This is a super small project on how to use Django to show and manage external question for the Amazon Mechanical Turk.
Amazon Mechanical Turk (AMT) comes with a lot of possibilities. However sometimes you just need to do something really hacky on the Javascript side (interactive image segmentation), and the provided built-in functionalities are not addressing your needs. Hopefully, AMT provides the External Question possibility: the question posted on the AMT market is just a redirection to a particular URL you own, with some metadata.
In this setup, you can show whatever you want to the end user, interact with him much better. The only limit are your creativity, your skills and your browser.
Django is a super Framework in Python for doing web applications. It contains a database backend, a nice template for creating the HMTL files shown to the user, and a nice logic for transforming the requested URLs (the one from the AMT) into functions.
In this project, we simply use the database backend to store the information that will be shown to the user. We also store in the database how this information is linked to the AMT (the question instances or "hits", the results, etc).
The only dependencies are
- django
- boto
- The "app" starts by parsing a directory and retrieves all the images. These images are added into the database as primary source of information for creating the questions to the Amazon workers.
- Then, the "HITS" are created. The HITS are external questions showing a specific URL on our app server. This URL is constructed in such a way that the image from which the hit is created is shown to the user. The HITS are also stored into the database to better track what is going on on the Amazon side.
- Finally, the results are taken back from Amazon. The content of the result is also stored into the database and bound to the HIT and the image on which it operates.

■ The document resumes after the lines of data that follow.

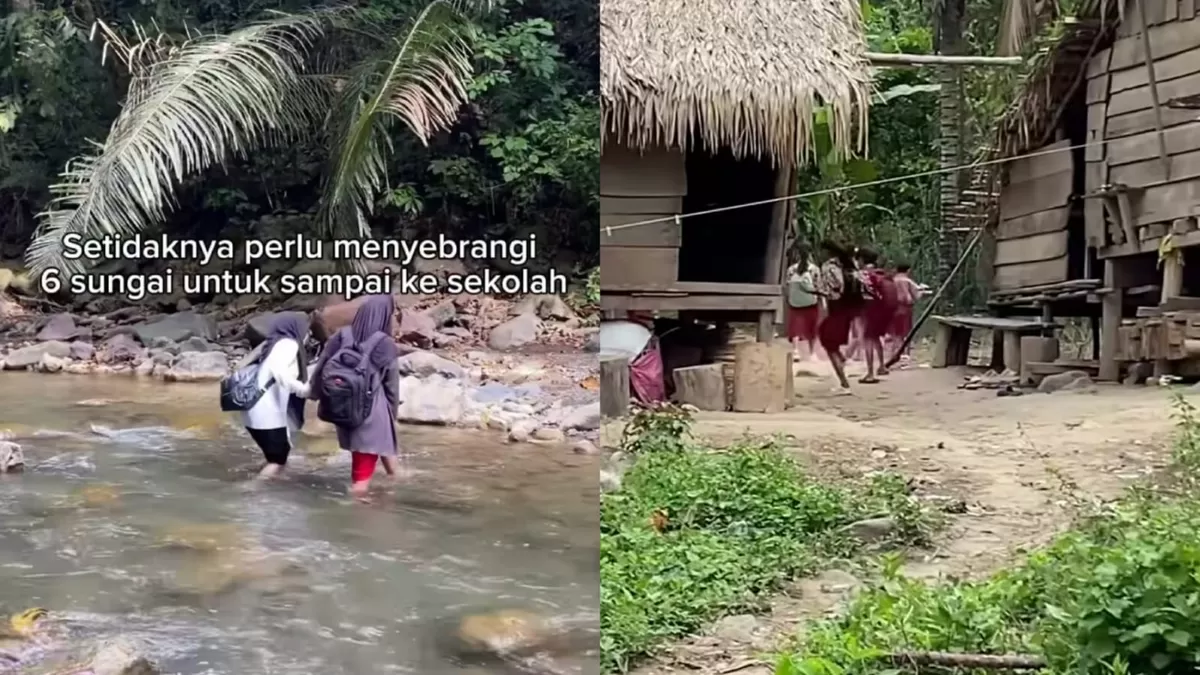 Perjuangan untuk mengajar ke SDN Inpres 3 Terpencil Bainaa di Parigi Moutong, Sulteng. (Instagram/najib_nadir)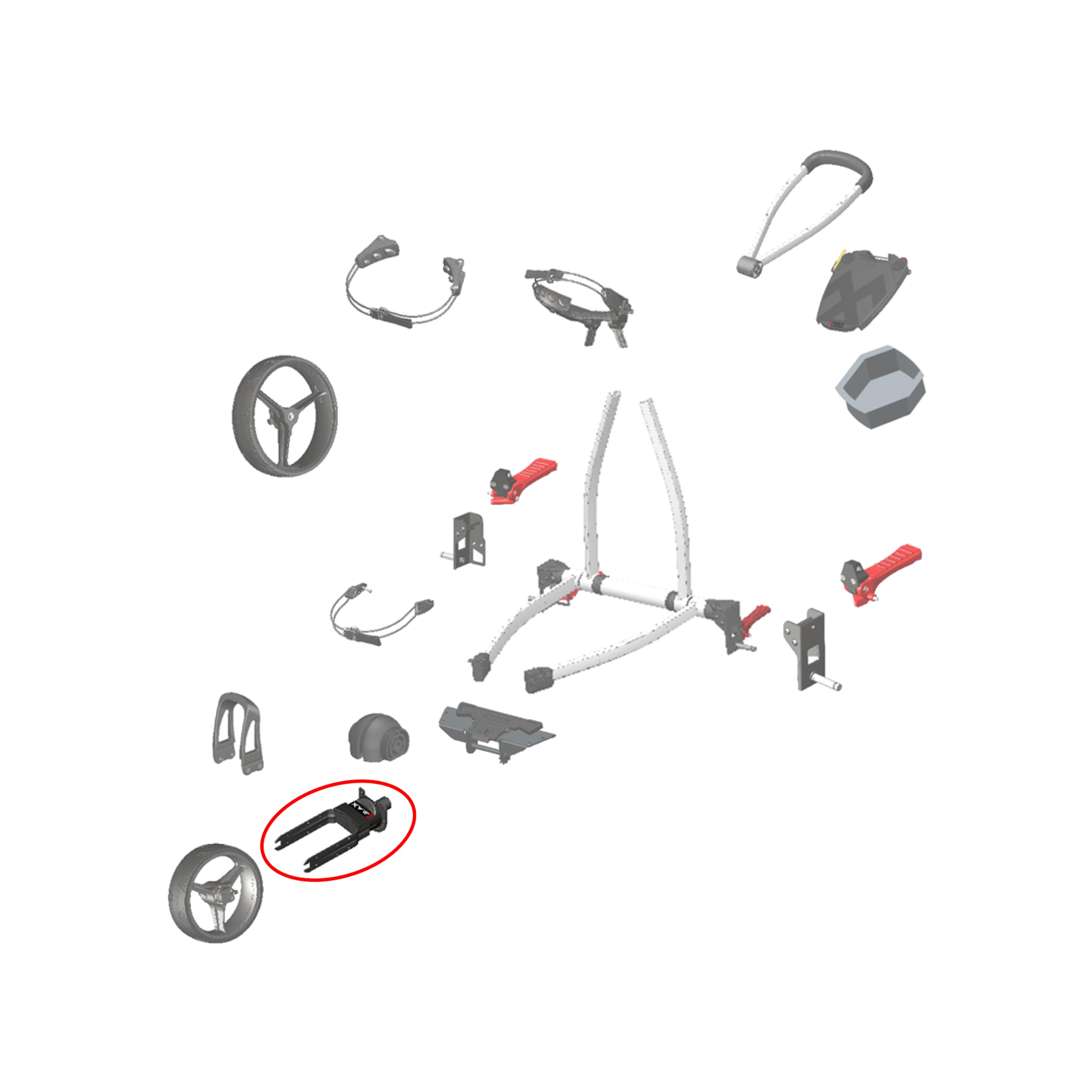 Vorderradgabel Blade IP, Blade IP2, Blade+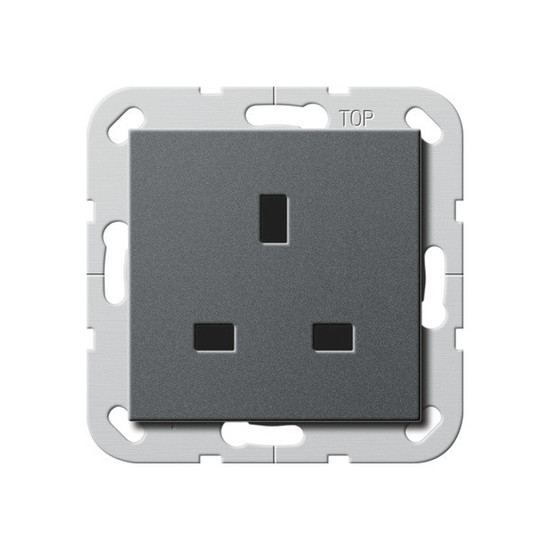 Gira 277628 Steckdose BS 13 A SH System 55 Anthrazit
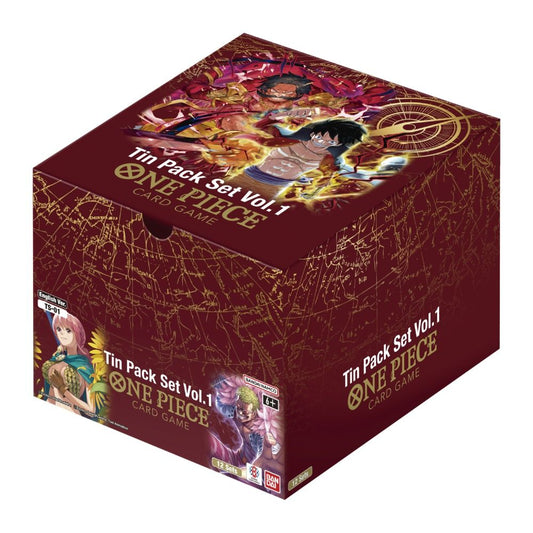 One Piece Card Game Tin Pack Set Vol 1 TS-01 (Random) *Pre-Order*
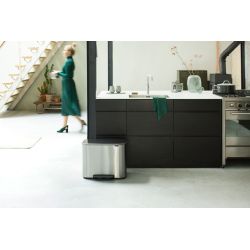 Brabantia Bo pedaalemmer 36 ltr - mat RVS FFP
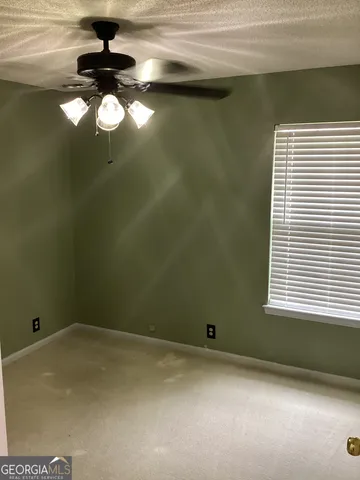 a view of empty room and window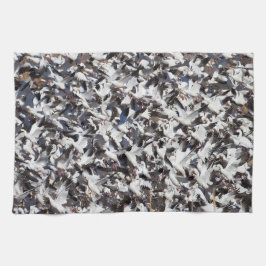 Schneegänzchen Geschirrtuch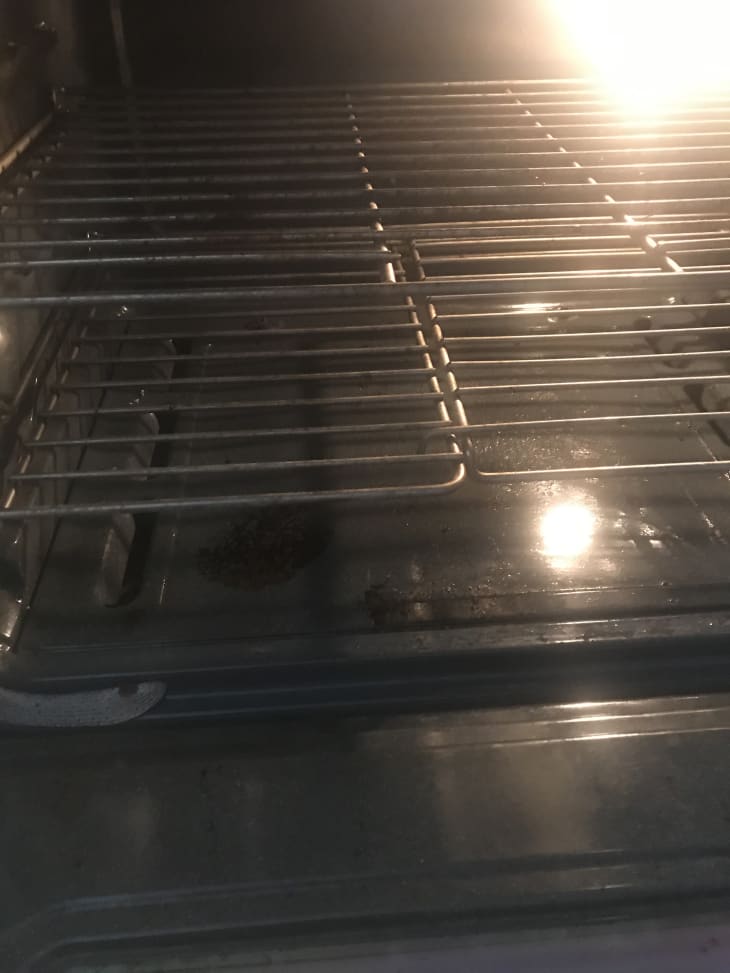 Clean Oven with a Magic Eraser Kitchn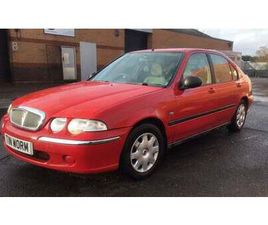 2003 ROVER 45 IE 16V IN SOLAR RED ULEZ COMPLIANT ALL AREAS A VENDRE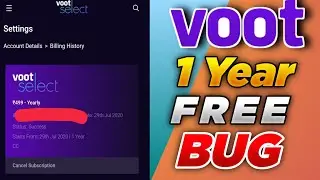 Voot 1 Year premium Subscription at Only Rs. 1 || Loot Lo Guys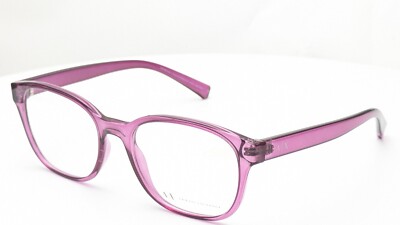 Armani Exchange AX3072 8316 Shiny Violet Rectangle Womens Eyeglasses 53mm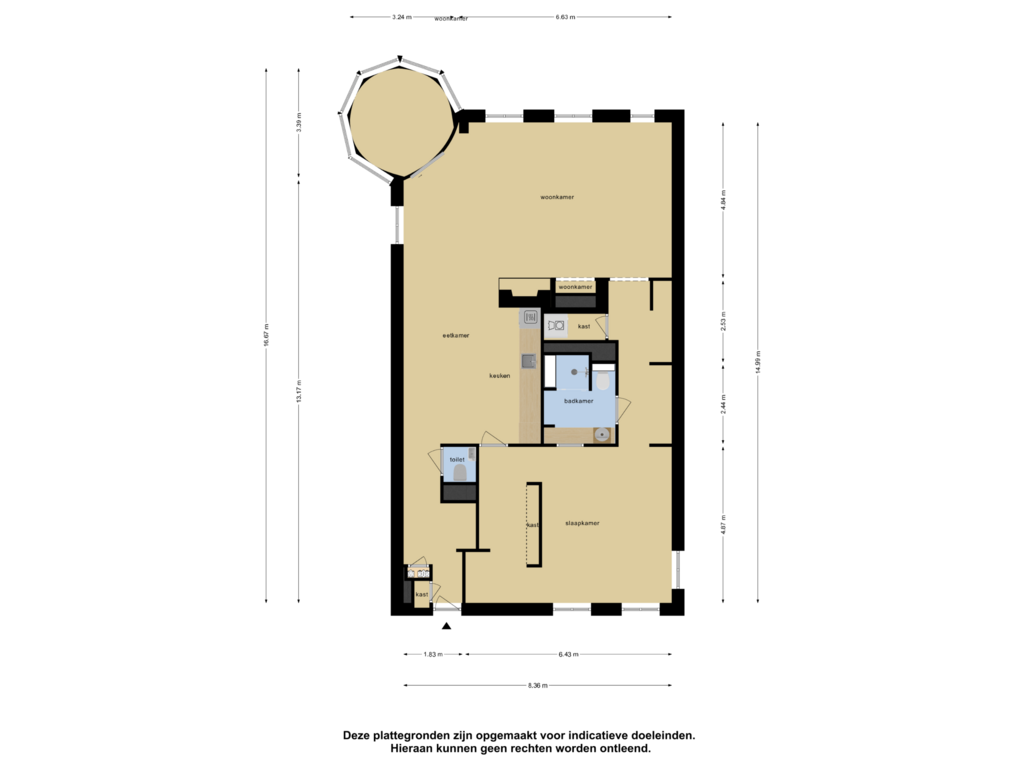 Bekijk plattegrond van Appartement van Seinpostduin 82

All these 3 commands are available from the command line, basically by doing
python manage.py command [options]
These commands are, respecitively to their description above:
add_picture_folder
: a folder containing the pictures should be specified. A picture is not added twice in the database.create_hits
: the HITS are created on the Amazon side. For this to run properly, a proper credential should be set in the functionget_connection
in the fileboto1\management\commands\create_hits.py
. The base URL of the server (such ashttps://my.app.domain/my/app
) should be provided to the commandretrieve_results
: the results are retrieved from Amazon. Each new result is added in the database.
The application is functional in the code base. A couple of changes should be done in order to be able to deploy the app in a production server. Note that even for the sandbox, the HTTPS protocol should be used, which is hard to handle from Django directly.
The real deployment should be done behind a real http server, and using HTTPS protocol. We refer to the numerous documentation for that, which depends on your system and the front server. Also the static and media folders should be set properly, and the Debug
value in the settings.py
should be set to False
.
In the settings.py
file also is set whether the app should be using the sandbox of the Amazon Mechanical Turk or the production server. The default in the code is the use of the sandbox.